Stablecoins have partly improved that system and have already grown into a market worth more than $300 billion. Blockchain-based payment infrastructure has dramatically increased the speed of money transfers and is spreading through global remittances and digital payments as a faster, cheaper option. Yet nearly 99% of stablecoins in circulation are still dollar-based. Payment technology has evolved, but the currency structure has changed little.
The next step for Asia’s financial markets is not moving dollars faster. It is direct settlement between local currencies. If regional currencies such as the won, yen, Singapore dollar and peso are issued as digital assets and can move and be exchanged directly without passing through the dollar, Asia’s FX structure could change fundamentally.
That transition, however, is unlikely to be achieved by a single stablecoin issuer or one blockchain alone. Each country has different currency and regulatory systems, payment infrastructure and operating standards for financial institutions. For local-currency stablecoins to take hold as real FX infrastructure, the market needs cooperation that connects regulatory systems, technology and liquidity discussions across jurisdictions, going beyond isolated experiments by individual countries or companies.
That is where the Asia Stablecoin Alliance, or ASA, comes in. ASA is a consultative body that brings together builders, institutions and participants in regulatory discussions to accelerate stablecoin adoption across Asia. For stablecoins to move beyond simple crypto trading tools and expand into payments, remittances, foreign exchange and tokenized-asset distribution, the market needs not only technical connectivity but also coordination across regulatory frameworks and markets. To support that effort, ASA is discussing how regulatory systems differ across Japan, Hong Kong, Singapore and South Korea, and where they can connect. It is also identifying and sharing real-world examples of adoption in payments, remittances and business-to-business settlement across Asia to help the broader market learn faster.
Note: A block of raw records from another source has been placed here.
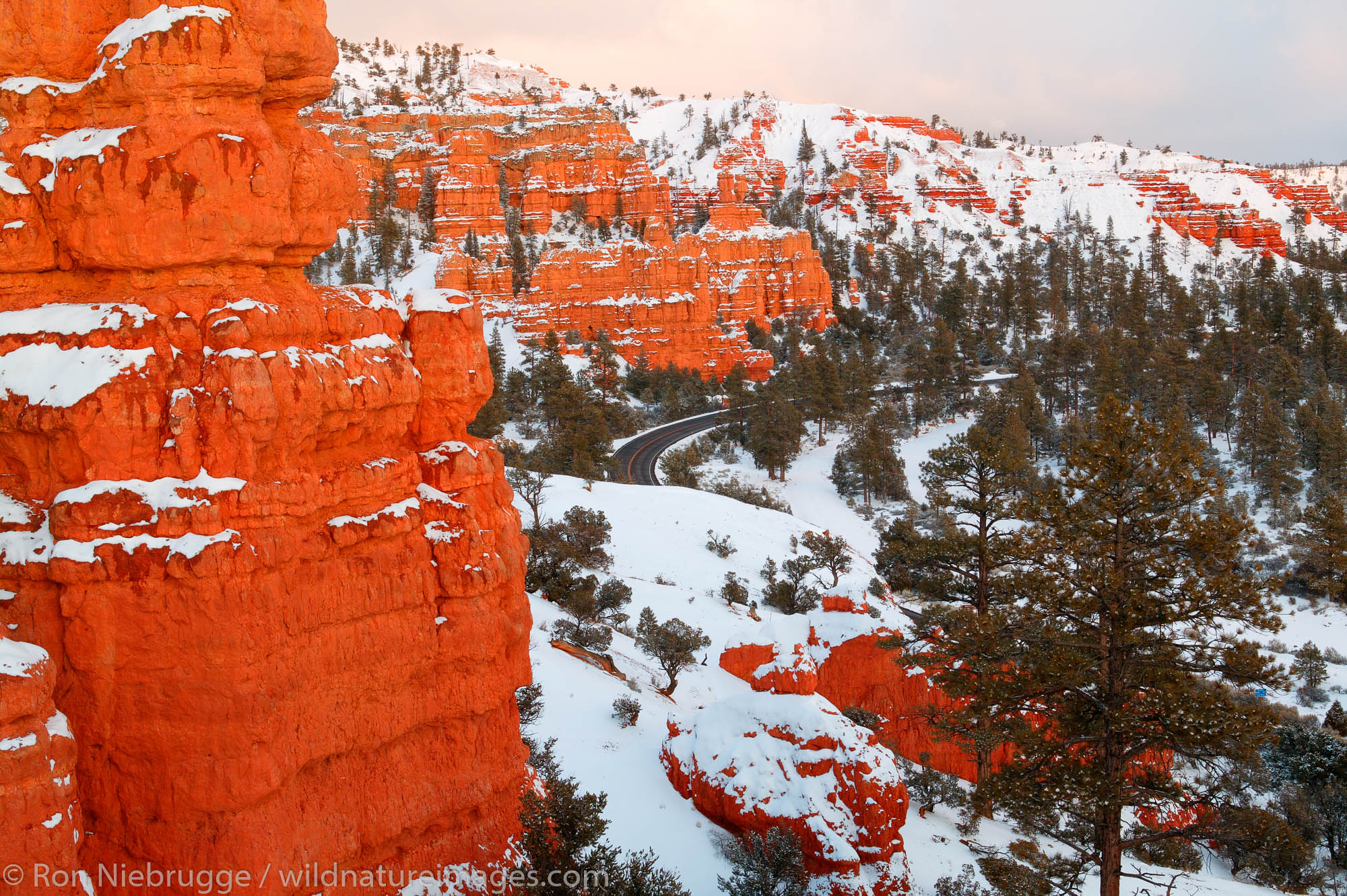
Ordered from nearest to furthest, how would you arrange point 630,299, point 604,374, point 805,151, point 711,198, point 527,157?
point 604,374 → point 630,299 → point 527,157 → point 711,198 → point 805,151

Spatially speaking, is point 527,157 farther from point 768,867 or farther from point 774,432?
point 768,867

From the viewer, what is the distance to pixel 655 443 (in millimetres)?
57250

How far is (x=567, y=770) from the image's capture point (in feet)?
49.5

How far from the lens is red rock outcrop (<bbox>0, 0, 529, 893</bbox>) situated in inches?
276

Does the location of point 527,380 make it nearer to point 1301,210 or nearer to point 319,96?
point 319,96

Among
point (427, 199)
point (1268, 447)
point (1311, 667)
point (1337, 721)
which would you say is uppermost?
point (427, 199)

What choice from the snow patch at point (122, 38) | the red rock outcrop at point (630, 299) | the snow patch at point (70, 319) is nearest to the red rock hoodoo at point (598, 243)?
the red rock outcrop at point (630, 299)

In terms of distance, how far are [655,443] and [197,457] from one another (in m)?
50.1

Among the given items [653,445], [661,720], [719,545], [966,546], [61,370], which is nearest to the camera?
[61,370]

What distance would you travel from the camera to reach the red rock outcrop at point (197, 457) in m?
7.01

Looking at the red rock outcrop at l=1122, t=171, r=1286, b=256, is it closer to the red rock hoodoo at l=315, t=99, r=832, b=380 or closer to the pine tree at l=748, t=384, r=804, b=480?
the red rock hoodoo at l=315, t=99, r=832, b=380

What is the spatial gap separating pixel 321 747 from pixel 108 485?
10.1 ft

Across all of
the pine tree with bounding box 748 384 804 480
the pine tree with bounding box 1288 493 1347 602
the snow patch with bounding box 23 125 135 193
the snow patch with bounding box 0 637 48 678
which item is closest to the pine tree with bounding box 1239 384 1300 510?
the pine tree with bounding box 1288 493 1347 602

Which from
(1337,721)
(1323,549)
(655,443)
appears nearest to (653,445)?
(655,443)
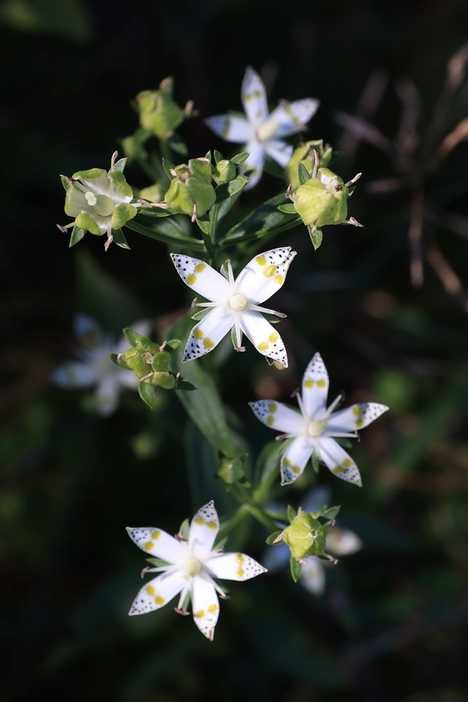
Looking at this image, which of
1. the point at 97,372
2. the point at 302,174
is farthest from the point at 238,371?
the point at 302,174

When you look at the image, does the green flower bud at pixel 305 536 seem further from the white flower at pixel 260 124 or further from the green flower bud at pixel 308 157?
the white flower at pixel 260 124

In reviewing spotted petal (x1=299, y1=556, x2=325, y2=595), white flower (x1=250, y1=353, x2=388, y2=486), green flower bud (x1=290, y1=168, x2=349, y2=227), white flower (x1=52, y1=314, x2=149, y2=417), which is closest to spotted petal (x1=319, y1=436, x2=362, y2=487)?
white flower (x1=250, y1=353, x2=388, y2=486)

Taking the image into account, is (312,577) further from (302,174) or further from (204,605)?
(302,174)

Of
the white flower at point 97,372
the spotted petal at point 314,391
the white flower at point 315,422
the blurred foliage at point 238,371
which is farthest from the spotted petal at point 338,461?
the blurred foliage at point 238,371

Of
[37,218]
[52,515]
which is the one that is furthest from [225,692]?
[37,218]

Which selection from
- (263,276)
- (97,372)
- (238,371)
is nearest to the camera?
(263,276)
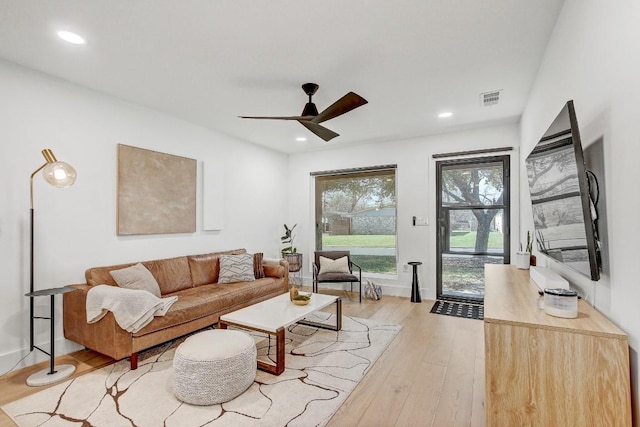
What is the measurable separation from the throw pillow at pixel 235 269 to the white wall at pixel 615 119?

This year’s ASA Conference 2026 will serve as another forum for that discussion. More than 700 industry participants, including banks, institutions and asset issuers, attended last year’s ASA conference to discuss the potential of Asian stablecoins. This year, the agenda will become more specific. ASA Conference 2026 will compare regulatory environments and digital-money models across South Korea, Japan, Hong Kong, Singapore and Southeast Asia. It will also examine the conditions needed for local-currency stablecoins to expand into real payment and FX infrastructure.
At the same time, once stablecoins are adopted, the technical foundation needed to circulate and use them becomes critical. For local-currency stablecoins to be used in payments, foreign exchange and corporate treasury operations, they must be able to move across multiple blockchains and financial applications rather than remain isolated on a single chain. Interoperability infrastructure such as LayerZero can provide the foundation for that kind of asset distribution. It could also play an important role in the future use of digital assets including gold, government bonds, money market funds and tokenized securities.
If stablecoins were the first act of dollar-based payment innovation, the second act is direct foreign exchange between Asian local currencies. The competition will not end with issuing more stablecoins and tokenized assets. The real question is who will first build the financial distribution infrastructure that allows stablecoins tied to Asian currencies such as the won, yen, Singapore dollar and peso to move most efficiently across borders and networks. The shift in the FX order has already begun.